▶ _Ziel der Übung_: Führen Sie alle Einrichtungen auf, die der Text über Lee Miller namentlich erwähnt.

▶ _Angezeigter Text_:
============================================================

Lee Millers Leben war ein Mosaik bemerkenswerter Erfahrungen. Bekannt wurde sie zunächst als Model, später als renommierte Fotografin, die ikonische Bilder wie die Befreiung der Konzentrationslager Buchenwald und Dachau einfing. Auch in den 30 Jahren nach dem Krieg passierte noch viel in Millers Leben: Sie wurde Mutter, besuchte die Elite-Kochschule Le Cordon Bleu und erfand sich als Köchin neu. Man konnte Millers Biografie problemlos als eine TV-Serie filmen, aber Winslet hat sich für einen Film entschieden und sich auf eine Periode konzentrieren, in der Miller Fotografin wurde. „Wir haben uns schon früh entschieden, die Geschichte eines Jahrzehnts zu erzählen, als sie Kriegsfotografin war, ihrer schwersten Zeit, über die sie nie sprach, nicht einmal mit ihrem Sohn“. Dabei hat die Britin eine nötige Balance gehalten, um die historische Authentizität, ohne das Publikum zu sehr in die Dunkelheit der Zeit mitnehmen.

============================================================

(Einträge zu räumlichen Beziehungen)
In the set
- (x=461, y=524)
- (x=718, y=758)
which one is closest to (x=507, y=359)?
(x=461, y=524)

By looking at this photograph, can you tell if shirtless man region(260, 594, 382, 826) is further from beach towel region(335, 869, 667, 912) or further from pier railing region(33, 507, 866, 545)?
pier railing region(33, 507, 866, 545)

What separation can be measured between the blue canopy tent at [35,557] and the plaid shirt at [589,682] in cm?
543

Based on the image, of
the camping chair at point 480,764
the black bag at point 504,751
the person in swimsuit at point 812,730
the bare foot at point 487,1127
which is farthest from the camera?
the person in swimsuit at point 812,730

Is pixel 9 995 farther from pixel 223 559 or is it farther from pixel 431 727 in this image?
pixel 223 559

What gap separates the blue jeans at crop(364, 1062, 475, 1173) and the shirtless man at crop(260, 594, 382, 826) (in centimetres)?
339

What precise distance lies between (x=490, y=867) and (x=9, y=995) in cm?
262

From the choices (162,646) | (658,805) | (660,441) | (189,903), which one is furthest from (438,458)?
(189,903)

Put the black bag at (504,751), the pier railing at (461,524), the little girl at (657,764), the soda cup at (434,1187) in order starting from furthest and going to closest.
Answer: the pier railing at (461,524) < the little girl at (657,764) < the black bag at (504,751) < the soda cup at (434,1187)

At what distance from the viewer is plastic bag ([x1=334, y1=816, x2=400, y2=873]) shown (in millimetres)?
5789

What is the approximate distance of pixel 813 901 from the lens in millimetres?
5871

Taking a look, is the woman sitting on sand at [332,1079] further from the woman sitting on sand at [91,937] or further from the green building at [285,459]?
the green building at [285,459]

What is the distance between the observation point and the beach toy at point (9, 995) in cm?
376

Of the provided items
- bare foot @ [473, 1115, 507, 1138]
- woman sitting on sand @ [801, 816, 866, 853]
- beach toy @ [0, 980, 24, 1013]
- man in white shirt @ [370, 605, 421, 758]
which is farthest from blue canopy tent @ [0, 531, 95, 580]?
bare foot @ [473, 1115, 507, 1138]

============================================================

▶ _Lösung der Übung_:
- Konzentrationslager Buchenwald
- Konzentrationslager Dachau
- Kochschule Le Cordon Bleu